- _Information shown_
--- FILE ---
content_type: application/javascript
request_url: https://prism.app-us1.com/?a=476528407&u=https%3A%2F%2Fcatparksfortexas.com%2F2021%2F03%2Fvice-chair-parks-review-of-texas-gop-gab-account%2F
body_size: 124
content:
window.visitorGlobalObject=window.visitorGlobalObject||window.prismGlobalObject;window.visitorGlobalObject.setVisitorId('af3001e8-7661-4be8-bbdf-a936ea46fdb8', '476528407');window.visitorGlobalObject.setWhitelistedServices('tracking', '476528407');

==

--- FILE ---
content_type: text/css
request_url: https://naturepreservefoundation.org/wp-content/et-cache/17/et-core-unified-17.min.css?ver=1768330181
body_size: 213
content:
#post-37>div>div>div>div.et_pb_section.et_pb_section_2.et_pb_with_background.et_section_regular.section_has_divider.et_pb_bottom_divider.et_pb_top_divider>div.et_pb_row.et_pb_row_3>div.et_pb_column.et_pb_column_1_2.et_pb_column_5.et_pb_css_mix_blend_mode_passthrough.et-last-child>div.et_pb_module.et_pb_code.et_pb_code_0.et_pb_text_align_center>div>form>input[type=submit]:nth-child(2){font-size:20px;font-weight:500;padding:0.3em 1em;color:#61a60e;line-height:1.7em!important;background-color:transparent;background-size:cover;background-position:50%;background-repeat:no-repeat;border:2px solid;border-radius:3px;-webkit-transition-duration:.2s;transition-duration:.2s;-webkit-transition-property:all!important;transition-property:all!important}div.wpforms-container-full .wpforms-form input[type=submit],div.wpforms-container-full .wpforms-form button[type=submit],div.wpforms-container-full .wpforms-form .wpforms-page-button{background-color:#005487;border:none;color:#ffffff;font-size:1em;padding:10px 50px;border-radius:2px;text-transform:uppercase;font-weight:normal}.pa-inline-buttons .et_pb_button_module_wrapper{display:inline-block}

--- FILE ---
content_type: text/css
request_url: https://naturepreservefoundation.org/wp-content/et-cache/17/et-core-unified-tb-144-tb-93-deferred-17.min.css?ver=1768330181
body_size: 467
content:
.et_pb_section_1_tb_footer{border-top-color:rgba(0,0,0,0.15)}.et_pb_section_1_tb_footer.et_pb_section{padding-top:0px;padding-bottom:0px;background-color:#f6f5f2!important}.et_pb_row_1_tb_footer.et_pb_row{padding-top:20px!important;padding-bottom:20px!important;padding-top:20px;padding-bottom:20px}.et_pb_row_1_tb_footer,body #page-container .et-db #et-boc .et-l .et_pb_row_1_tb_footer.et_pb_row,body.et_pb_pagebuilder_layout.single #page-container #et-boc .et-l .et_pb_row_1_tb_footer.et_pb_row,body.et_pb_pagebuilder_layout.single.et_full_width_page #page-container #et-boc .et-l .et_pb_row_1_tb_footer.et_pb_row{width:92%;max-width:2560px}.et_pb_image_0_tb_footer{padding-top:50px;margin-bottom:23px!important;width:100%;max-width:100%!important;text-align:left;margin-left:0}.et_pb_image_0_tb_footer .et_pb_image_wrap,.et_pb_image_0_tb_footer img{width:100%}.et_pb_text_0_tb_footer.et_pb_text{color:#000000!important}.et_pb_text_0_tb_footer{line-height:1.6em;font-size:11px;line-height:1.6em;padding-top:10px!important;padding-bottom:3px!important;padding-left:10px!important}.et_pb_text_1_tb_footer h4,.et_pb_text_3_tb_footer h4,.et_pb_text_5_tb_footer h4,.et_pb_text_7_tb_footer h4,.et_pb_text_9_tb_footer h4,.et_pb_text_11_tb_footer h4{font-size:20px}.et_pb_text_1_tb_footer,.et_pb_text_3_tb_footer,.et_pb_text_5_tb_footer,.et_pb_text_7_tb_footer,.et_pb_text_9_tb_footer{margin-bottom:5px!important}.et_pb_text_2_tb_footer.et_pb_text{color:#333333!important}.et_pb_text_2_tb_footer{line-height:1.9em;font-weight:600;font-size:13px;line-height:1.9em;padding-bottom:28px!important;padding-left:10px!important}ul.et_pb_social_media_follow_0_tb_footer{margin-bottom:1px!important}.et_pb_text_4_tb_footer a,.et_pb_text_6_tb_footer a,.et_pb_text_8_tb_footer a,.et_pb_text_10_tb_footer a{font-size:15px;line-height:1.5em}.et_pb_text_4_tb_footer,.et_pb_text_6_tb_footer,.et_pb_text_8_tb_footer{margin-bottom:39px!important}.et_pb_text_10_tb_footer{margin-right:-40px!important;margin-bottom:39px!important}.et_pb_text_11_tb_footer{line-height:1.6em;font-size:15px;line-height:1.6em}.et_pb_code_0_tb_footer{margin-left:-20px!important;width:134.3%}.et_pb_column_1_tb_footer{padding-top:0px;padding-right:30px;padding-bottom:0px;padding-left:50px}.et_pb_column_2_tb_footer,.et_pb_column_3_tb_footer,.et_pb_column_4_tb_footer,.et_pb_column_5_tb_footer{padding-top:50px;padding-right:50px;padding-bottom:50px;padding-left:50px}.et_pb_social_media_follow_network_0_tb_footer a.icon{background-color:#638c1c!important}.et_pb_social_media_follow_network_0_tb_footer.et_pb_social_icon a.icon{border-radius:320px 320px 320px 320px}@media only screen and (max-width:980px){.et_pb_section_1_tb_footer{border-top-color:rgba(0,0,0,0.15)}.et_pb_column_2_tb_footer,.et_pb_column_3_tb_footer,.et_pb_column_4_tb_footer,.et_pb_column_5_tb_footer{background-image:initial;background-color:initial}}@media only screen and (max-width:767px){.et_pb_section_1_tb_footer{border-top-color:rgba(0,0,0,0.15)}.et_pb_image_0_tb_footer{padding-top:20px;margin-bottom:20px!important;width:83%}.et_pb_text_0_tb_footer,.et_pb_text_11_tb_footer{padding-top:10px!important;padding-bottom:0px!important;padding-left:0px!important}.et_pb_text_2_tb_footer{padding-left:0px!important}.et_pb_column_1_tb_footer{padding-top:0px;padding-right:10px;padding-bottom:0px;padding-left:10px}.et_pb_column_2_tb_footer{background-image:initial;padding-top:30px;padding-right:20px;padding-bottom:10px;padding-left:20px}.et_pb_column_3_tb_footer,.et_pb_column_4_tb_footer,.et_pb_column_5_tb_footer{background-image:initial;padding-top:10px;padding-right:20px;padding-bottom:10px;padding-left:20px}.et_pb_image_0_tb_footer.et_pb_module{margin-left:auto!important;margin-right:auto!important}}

* * *

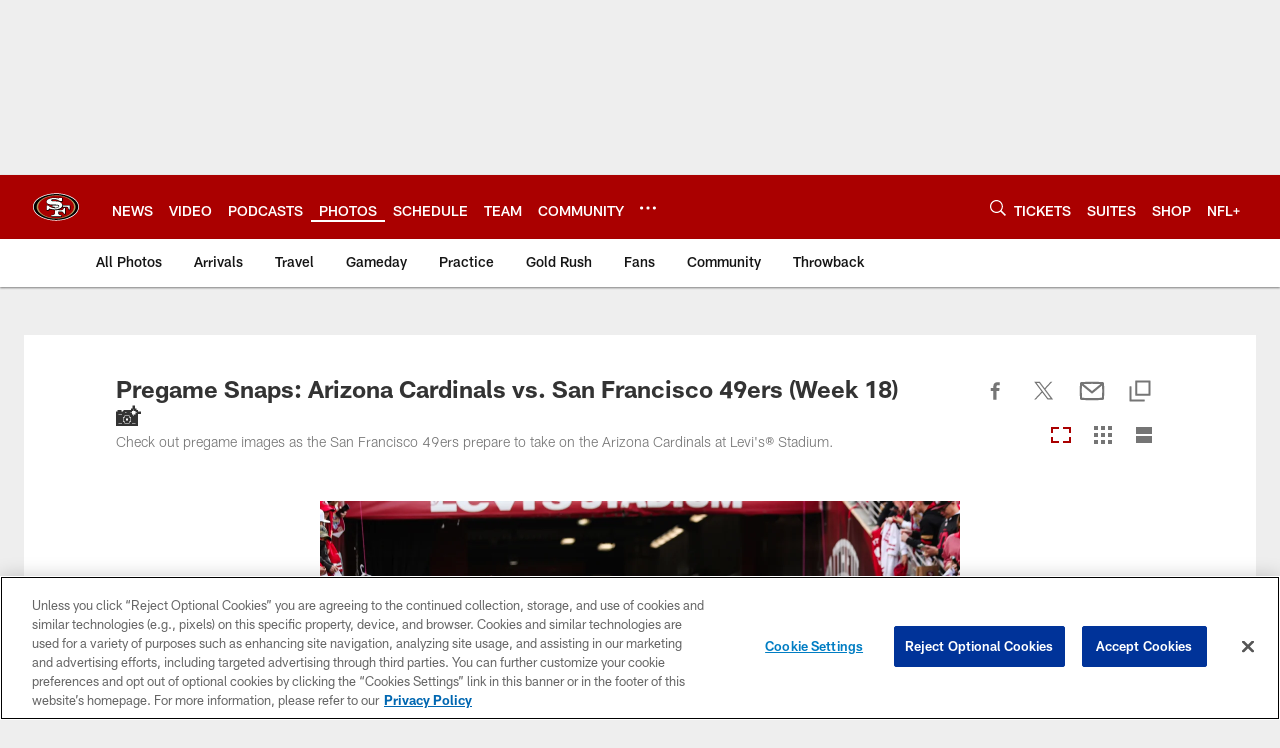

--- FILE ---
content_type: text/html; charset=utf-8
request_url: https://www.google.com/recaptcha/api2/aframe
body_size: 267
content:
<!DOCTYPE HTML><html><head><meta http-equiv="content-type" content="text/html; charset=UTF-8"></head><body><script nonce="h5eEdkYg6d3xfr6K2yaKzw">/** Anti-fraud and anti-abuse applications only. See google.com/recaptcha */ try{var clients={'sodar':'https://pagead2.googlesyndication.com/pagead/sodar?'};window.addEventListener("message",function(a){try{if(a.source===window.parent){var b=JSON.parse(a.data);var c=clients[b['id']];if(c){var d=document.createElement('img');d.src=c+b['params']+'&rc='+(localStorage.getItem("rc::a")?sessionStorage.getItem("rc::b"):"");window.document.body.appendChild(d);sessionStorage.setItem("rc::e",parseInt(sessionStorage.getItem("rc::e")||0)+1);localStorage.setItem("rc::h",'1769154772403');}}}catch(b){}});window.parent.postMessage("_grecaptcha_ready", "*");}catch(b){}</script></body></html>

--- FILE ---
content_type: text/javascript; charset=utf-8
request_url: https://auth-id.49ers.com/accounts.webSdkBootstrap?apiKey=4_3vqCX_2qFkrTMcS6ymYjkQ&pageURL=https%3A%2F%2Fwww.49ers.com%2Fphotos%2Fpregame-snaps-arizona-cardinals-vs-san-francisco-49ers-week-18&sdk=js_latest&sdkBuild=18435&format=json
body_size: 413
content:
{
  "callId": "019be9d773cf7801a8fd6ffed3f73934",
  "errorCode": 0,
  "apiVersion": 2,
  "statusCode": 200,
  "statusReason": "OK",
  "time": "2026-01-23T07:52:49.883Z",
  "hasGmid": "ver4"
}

- _Task brief_
Sift the material for lines with the string "core". Copy each one found.

- _Response area_
request_url: https://naturepreservefoundation.org/wp-content/et-cache/17/et-core-unified-17.min.css?ver=1768330181
request_url: https://naturepreservefoundation.org/wp-content/et-cache/17/et-core-unified-tb-144-tb-93-deferred-17.min.css?ver=1768330181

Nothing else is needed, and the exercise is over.